Magnetic resonance imaging is an imaging technique used to visualize the inside of an object (or subject) under study (e.g., a human or animal body or a body part or an entire laboratory animal or specimen from the animal or a plastic test phantom). MRI relies on the relaxation properties of excited hydrogen nuclei in water and fat. When the object to be imaged is placed in a powerful, uniform magnetic field, the spins of the atomic nuclei with non-zero spin numbers (essentially, an unpaired proton or neutron) within the tissue all align in one of two opposite directions: parallel to the magnetic field or antiparallel. Magnetic field strengths for MRI studies of animals typically require 4.7 T, and magnets up to 17 T have been reported. For a comparison, the average magnetic field of the Earth is around 50 μT (or 0.5 G).
Single photon emission computed tomography (SPECT) is a nuclear medicine tomographic imaging technique using gamma-rays. Conventionally, this imaging technique accumulates counts of gamma photons that are absorbed by a scintillator crystal. The crystal scintillates in response to interaction with gamma radiation to produce a flash of light. Photomultiplier tubes (PMTs) behind the scintillator crystal detect the flashes of light and a computer sums the fluorescent counts. The sum of fluorescent counts is a measure of the energy of an individual detected gamma-ray, and the location of the detected gamma-ray is computed from the distribution of the fluorescent counts among several PMTs. The computer in turn constructs an image of the relative spatial density of gamma-ray counts, accumulated as a series of detected gamma-rays whose measured energy is within a range that is selected by the operator, and displays the image on a computer monitor. This image then reflects the distribution and relative concentration of radioactive tracer elements present in the organs and tissues imaged.
Although there may be benefits to combine SPECT and MRI, any theoretical benefits of trying to combine SPECT and MRI within a single system have been mostly dismissed because the functions of the PMTs in a typical SPECT system are severely compromised by the high magnetic fields needed for MRI and because magnetic field uniformity needed for MRI is distorted by the PMTs (i.e., the ferro-magnets in the PMTs).
Recent advances in semiconductor technology have opened the possibility of replacing the PMTs and the scintillator crystal of a SPECT system with a semiconductor detector, such as a cadmium zinc telluride (CdZnTe or CZT) detector. The CZT detector may operate in the magnetic field inside an MR imaging apparatus. The CZT detector is referred to as a direct detector of radiation and operates by producing negative and positive charges (or electrons and holes) through interaction with gamma photons. However, combining a CZT detector for detecting gamma photons is still not a trivial task because the electrons and holes of the CZT detector need to travel non-negligible distances to generate their signals (e.g., travel distances of 2-5 mm and even larger). This presents possible Lorentz-force effects where signal generation may be distorted.
In addition, it may be necessary to remove the electronics for signal amplification, address generation, logical operations, and other processing functions from the CZT module (in the high magnetic field) and to bring these electronics to a more distant location (in which a lower field can be found), thereby removing a cause of interference (e.g., either the offending electronics does not function in the high field or the offending electronics causes the MRI to have artifacts). However, the electronics located away from the magnetic field need to be connected via relatively long cables that result in an increased signal noise and distortion.

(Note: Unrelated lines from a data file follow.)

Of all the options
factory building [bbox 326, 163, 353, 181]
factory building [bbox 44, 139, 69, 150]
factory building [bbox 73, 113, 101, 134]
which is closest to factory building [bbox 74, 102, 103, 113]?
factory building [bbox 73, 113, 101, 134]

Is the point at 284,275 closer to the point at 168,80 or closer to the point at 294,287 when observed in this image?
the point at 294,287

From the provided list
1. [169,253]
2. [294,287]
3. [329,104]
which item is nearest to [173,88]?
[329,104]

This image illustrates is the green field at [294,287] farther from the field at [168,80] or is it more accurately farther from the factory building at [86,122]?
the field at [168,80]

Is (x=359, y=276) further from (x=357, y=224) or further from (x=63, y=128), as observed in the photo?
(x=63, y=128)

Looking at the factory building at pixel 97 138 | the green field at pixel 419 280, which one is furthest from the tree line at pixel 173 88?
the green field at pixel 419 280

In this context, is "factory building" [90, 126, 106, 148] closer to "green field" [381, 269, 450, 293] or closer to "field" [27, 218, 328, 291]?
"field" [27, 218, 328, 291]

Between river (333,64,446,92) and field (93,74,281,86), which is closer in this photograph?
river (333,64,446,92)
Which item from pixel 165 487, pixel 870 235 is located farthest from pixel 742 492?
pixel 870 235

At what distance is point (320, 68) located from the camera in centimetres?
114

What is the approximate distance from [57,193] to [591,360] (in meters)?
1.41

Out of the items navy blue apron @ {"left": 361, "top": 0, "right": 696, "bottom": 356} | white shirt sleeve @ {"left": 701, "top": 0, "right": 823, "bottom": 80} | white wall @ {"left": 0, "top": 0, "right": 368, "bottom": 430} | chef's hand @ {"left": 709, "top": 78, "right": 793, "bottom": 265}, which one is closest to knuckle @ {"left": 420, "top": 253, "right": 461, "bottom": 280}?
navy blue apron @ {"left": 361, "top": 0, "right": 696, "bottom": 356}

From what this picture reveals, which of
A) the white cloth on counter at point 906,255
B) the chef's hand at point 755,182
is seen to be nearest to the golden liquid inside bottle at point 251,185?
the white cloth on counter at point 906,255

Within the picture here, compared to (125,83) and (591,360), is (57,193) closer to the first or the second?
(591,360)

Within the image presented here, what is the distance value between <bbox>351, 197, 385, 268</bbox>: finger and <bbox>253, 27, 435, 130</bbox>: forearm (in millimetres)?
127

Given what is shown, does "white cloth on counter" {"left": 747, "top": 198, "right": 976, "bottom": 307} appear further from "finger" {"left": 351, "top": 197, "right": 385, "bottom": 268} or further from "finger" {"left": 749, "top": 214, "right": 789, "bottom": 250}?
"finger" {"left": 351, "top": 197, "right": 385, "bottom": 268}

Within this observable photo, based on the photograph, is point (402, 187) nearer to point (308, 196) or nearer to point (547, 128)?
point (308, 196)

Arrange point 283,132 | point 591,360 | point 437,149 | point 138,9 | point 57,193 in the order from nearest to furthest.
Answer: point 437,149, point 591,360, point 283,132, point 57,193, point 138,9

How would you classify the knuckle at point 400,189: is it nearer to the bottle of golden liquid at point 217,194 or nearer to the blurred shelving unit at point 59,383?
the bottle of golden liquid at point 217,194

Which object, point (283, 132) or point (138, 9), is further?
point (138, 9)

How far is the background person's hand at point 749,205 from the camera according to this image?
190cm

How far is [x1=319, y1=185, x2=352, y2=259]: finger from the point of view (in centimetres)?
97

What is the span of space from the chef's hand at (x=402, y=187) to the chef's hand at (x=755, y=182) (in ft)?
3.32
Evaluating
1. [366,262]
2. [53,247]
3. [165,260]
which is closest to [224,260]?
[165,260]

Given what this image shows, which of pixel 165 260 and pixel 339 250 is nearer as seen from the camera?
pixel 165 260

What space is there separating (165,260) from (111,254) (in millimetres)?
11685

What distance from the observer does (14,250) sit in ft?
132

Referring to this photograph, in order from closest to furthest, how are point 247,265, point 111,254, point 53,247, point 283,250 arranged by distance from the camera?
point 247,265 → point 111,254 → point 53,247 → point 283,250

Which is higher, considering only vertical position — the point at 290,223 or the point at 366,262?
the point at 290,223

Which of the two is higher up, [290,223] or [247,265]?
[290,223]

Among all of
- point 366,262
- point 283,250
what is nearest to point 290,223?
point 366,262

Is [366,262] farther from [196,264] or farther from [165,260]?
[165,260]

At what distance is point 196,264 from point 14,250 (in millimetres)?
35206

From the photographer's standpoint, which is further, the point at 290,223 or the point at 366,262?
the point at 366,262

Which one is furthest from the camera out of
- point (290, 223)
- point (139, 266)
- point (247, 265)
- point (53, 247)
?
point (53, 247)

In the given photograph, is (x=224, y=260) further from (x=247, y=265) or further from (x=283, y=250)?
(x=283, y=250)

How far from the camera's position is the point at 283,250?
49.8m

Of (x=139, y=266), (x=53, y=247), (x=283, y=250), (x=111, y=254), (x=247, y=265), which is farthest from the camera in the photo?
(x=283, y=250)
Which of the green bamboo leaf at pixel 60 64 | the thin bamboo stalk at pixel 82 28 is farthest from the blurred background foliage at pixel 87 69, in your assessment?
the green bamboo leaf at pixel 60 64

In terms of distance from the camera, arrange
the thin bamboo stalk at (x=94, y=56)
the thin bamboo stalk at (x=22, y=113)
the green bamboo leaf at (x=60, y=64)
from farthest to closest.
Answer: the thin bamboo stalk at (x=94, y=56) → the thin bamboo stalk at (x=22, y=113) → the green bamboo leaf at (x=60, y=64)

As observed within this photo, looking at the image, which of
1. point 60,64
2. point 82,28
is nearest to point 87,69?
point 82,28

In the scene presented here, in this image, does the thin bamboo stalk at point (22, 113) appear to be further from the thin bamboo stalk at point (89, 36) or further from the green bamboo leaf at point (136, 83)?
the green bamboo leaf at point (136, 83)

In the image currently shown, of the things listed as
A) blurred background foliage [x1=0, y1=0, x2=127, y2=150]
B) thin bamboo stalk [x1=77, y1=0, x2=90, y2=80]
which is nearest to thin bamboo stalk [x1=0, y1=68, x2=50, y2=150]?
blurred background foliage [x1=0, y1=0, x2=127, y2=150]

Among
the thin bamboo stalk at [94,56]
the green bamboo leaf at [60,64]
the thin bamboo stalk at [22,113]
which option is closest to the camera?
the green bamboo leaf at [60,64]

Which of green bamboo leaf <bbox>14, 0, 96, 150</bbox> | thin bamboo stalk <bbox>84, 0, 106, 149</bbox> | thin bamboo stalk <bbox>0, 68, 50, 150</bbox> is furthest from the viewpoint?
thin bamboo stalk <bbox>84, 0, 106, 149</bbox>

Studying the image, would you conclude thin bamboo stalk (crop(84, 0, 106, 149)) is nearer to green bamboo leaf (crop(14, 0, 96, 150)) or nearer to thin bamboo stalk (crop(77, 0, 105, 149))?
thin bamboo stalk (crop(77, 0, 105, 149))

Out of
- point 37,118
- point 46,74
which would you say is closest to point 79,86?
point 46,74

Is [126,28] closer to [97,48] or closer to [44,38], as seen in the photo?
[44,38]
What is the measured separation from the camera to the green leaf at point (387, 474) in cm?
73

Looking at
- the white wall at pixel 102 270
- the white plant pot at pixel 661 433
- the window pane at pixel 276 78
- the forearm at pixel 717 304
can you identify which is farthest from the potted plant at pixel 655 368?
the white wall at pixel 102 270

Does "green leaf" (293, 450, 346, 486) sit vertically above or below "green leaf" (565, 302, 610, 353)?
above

In view of the foregoing and as discussed in Wagenaar et al. “Rational for the Combination of Nuclear Medicine with Magnetic Resonance for Pre-clinical Imaging,” Technology in Cancer Research and Treatment, ISSN 1533-0346, 2006, Vol. 5, No. 4, pp. 343-350, which is incorporated by reference herein in its entirety, it would be desirable to combine MRI with single photon nuclear imaging, such as SPECT, to provide a more complete coverage between high resolution, anatomical imaging, and genetically targeted molecular imaging that overcomes the detrimental effect of the magnetic fields produced by the MRI.
The above information disclosed in this Background section is only for enhancement of understanding of the background of the invention and therefore it may contain information that does not form the prior art that is already known in this country to a person of ordinary skill in the art.